### [Task goal]
In the records below, pick out all lines containing the word "pixels".

### [Material for this task]
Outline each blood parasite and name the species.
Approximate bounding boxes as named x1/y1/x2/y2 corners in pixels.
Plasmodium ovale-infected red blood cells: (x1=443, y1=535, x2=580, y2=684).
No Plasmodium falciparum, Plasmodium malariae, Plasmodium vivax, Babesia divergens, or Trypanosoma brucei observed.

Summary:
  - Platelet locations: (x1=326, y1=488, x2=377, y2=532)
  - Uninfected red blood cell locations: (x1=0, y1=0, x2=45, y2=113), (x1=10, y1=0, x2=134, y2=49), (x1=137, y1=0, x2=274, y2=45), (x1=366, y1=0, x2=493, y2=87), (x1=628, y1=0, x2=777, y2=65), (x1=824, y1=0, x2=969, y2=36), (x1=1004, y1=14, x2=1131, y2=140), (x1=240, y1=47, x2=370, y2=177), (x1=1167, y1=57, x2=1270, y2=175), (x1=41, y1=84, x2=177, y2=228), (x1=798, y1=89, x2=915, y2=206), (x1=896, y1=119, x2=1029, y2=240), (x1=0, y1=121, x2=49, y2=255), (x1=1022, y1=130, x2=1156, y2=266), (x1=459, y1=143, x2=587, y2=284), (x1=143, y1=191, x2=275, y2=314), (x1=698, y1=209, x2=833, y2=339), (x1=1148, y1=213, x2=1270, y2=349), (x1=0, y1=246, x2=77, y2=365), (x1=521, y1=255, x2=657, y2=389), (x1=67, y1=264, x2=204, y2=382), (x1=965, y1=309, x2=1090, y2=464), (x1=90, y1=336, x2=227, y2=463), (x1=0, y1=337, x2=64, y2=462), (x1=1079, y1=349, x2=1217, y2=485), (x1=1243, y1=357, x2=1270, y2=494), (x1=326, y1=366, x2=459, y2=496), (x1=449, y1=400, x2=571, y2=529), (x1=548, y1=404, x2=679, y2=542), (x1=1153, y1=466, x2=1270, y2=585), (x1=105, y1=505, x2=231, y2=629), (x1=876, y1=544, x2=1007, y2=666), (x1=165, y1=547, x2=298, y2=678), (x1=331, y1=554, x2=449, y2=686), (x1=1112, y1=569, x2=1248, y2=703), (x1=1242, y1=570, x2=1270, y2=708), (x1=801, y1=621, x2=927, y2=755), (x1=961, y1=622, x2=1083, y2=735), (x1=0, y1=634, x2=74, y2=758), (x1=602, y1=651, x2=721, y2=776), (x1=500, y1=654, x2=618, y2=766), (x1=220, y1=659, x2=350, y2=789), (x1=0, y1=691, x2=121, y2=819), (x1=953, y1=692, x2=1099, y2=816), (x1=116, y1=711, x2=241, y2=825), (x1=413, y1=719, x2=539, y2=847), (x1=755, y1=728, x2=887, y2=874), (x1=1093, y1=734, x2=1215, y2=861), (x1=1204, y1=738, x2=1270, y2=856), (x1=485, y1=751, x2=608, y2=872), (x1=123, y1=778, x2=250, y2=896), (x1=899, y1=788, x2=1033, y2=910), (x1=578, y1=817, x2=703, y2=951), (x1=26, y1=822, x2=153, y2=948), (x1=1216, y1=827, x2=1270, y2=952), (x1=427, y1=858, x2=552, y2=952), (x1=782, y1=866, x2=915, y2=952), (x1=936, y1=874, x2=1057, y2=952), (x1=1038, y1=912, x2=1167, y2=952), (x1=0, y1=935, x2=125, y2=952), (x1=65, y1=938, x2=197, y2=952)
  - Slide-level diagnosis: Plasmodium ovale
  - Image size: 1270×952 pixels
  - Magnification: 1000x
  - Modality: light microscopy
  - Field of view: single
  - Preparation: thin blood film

### [Exercise solution]
Approximate bounding boxes as named x1/y1/x2/y2 corners in pixels.
  - Image size: 1270×952 pixels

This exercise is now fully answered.